Dongcha: I saw in the Goldman Sachs report that an AI data center might cost 12 billion USD. Is it really that expensive?

Bit Deer: Indeed large, on the scale of “tens of times.” Here’s a more intuitive comparison in “human terms”: A Bitcoin mining farm (in the U.S.): Building 1 MW costs about 350,000 to 400,000 USD. However, building 1 MW for an AI data center costs about 11 million USD. This is because the investment in an AI data center is a composite of “heavy machinery + heavy standards”; coupled with grid connection queuing, environmental assessment/energy assessment, and regional compliance, the cycle usually takes 18 to 36 months.

You will find that the essence of an AI data center is not about “buying a few more cards,” but rather about connecting a piece of land into a “city of electricity” capable of consuming 500MW–1GW, properly connecting the electricity, dissipating the heat, ensuring sufficient redundancy, and overcoming compliance challenges, all of which are very costly.

Movements: Where does the money come from? Is financing needed?

Bit Deer's: To be honest, everyone needs financing.

Share a few common financing tricks in the industry:

1. Project financing / Infrastructure loan: Use the park + equipment as collateral, relying on long-term leases or power offtake (customers commit to buying your computing power for many years) to reassure the bank.

2. Equipment leasing / sale-leaseback: Lease GPUs and some electromechanical equipment to spread out the costs over a longer period, avoiding the need to pay such a large amount of cash all at once.

3. Long-term PPA: First lock in the electricity price and available capacity, and only then will the debt side be willing to offer low interest rates.

4. Binding with large enterprises: Major clients / large enterprises provide minimum consumption, prepayment, guarantees, or even joint ventures (JV), allowing you to access cheaper funding.

In the collaboration between IREN, CoreWeave, and Google/Microsoft, these terms can be seen.

Dongcha: Will Bit Deer also seek financing? Will it announce its partnership with major companies soon?
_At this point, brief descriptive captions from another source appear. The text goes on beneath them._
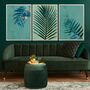 Tropical Palm Leaf Personalised Custom Colour Print, thumbnail 3 of 6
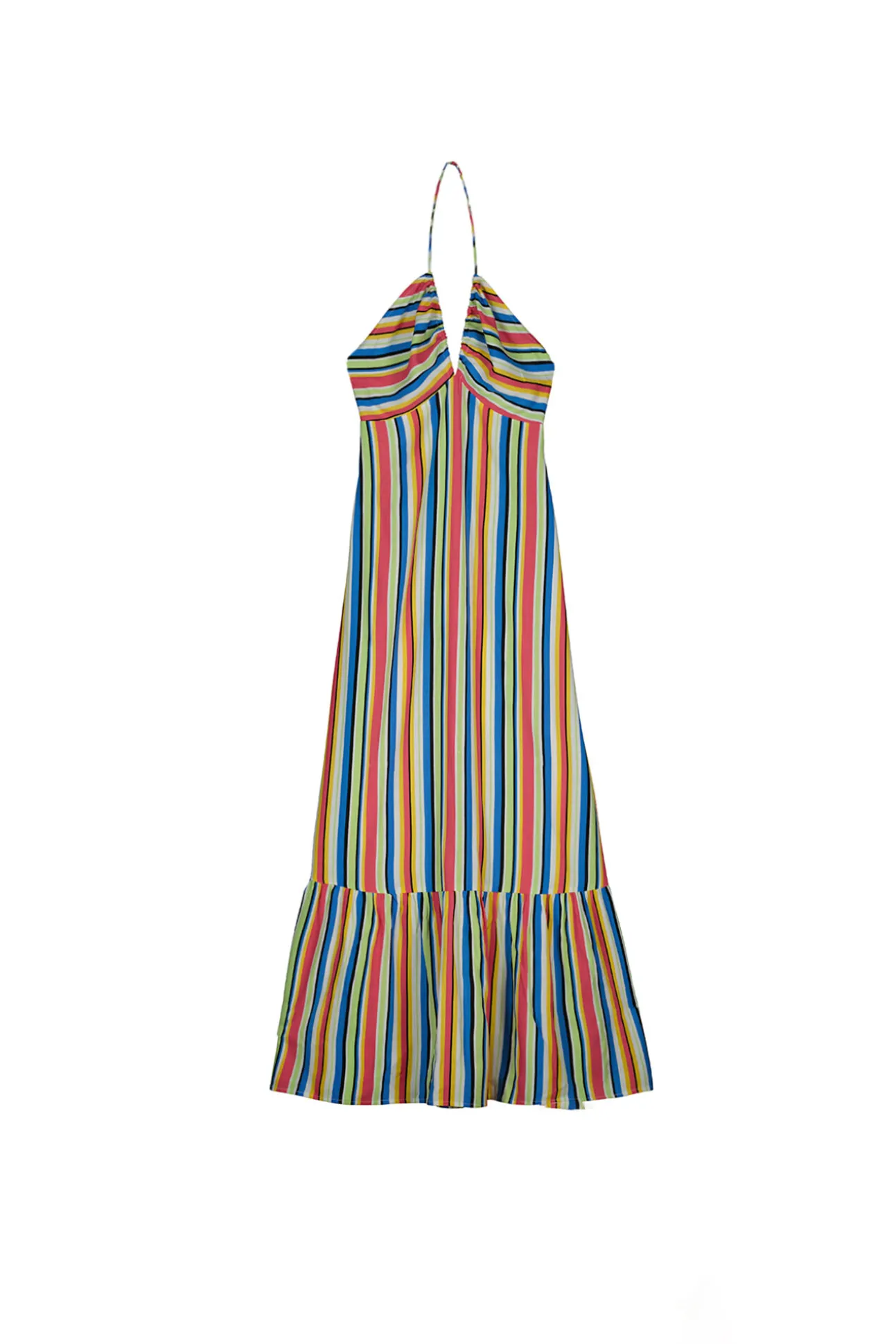 Vestido Midi Rayas Multicolor
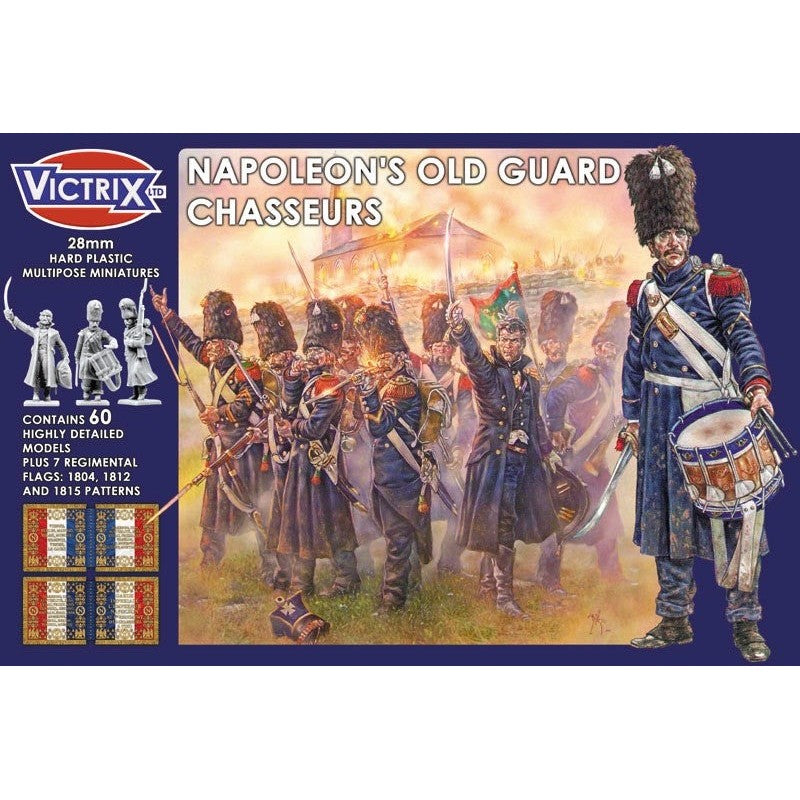 Victrix Miniatures 28mm Napoléonienne - Napoleon's French Old Guard Chasseurs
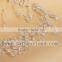 Factory Wholesale Crystal Pendant Wire Beaded Garland Acrylic Crystal Wedding Decors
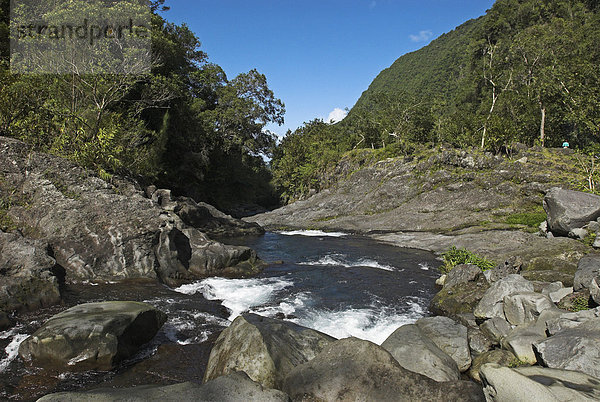 Schlucht von Langevin  Insel La Reunion  Frankreich  Afrika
Bit Deer: This cannot be publicly discussed in detail at the moment.

Conclusion

Not long after the interview ended, BitDeer presented its next answer on the capital market.

On November 13, Bitdeer announced that it would raise $400 million by issuing convertible preferred notes, granting initial purchasers the option to add up to $60 million in notes within 13 days, making the total fundraising amount potentially reach $460 million. The new funds will be used for the expansion of data centers, R&D of ASIC miners, development of AI and HPC cloud services, as well as general corporate purposes.
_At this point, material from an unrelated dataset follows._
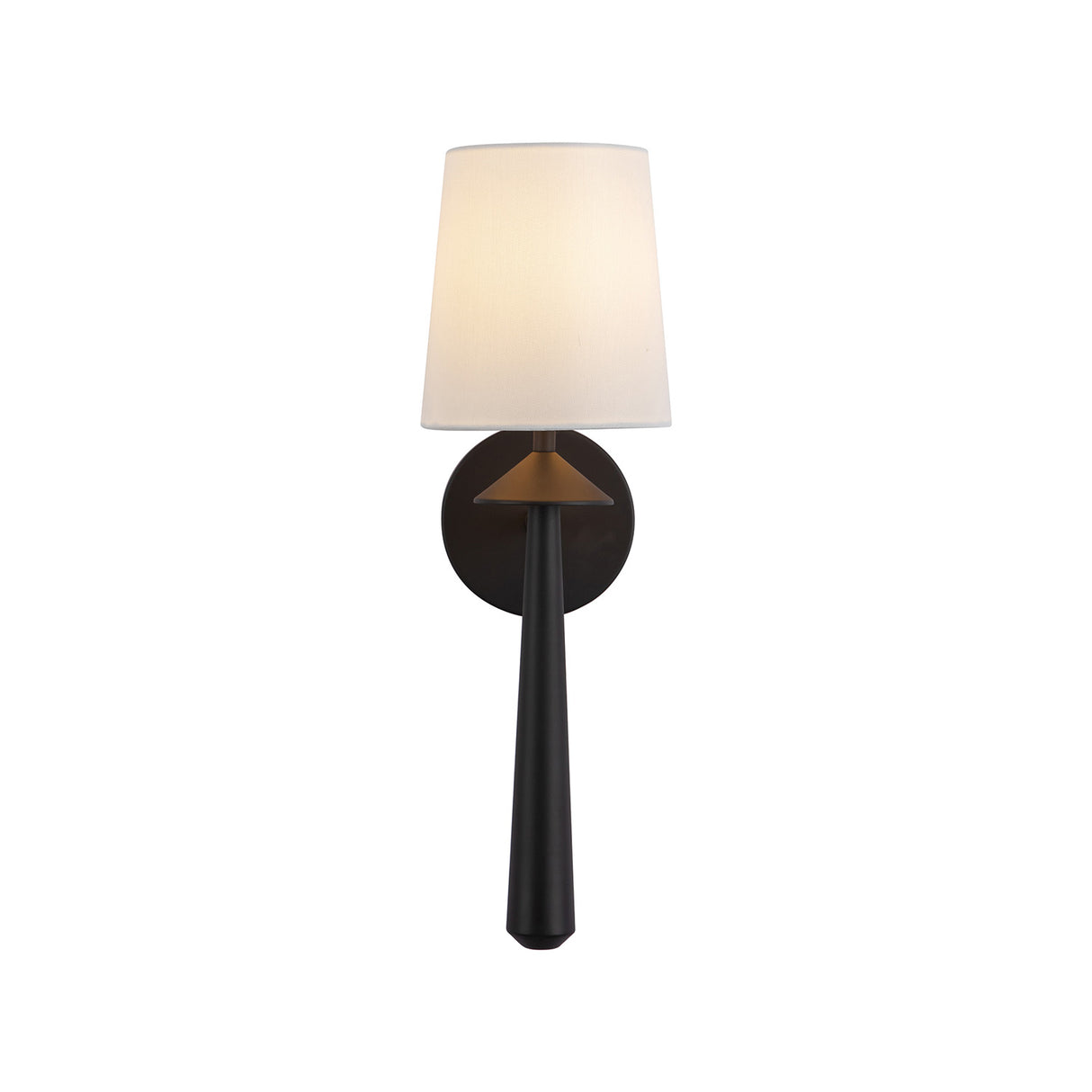 Sabina Wall Sconce 18", Matte Black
As electricity has become the most scarce upstream resource in the AI industry, where this $460 million will ultimately be invested and how many megawatts of new load will be connected will largely determine Bitdeer’s position in the next round of computing power competition.
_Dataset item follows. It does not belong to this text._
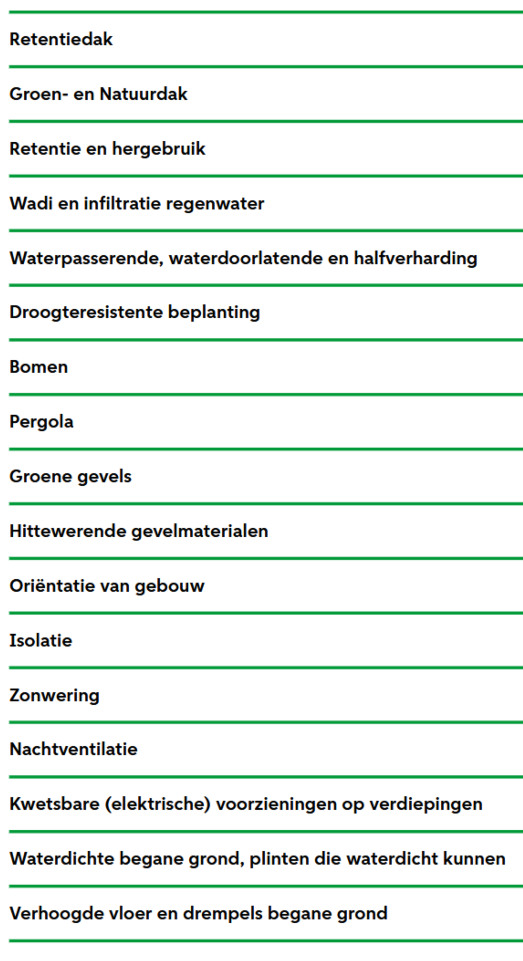 17 klimaatadaptieve maatregelen amsterdam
For Bitdeer, this amount of money is more like writing the judgment from the interview into the balance sheet: one end connected to the cash flow base of the mining sector, and the other end linked to the business line of AI data centers, which has a long slope and thick snow. It may not immediately reflect in the next quarter's financial report in terms of revenue and profit, but will gradually rewrite the power structure of the computing power business in the coming years—who qualifies to sit at the negotiating table and who can only wait in line on the grid connection list.

Looking back from the results, the story of this round of AI infrastructure is not complicated: electricity has become the real upstream, time has become the new currency, and the parks and grid connection indicators in the hands of mining companies have turned into “old assets” that others cannot buy even with money.

As the hype surrounding models and applications gradually subsides, the market is likely to revisit the ledger: no longer is it important whose narrative is the loudest; only those companies that can connect every megawatt of power and operate steadily in a world of electricity shortages will qualify to remain at the table in the next stage.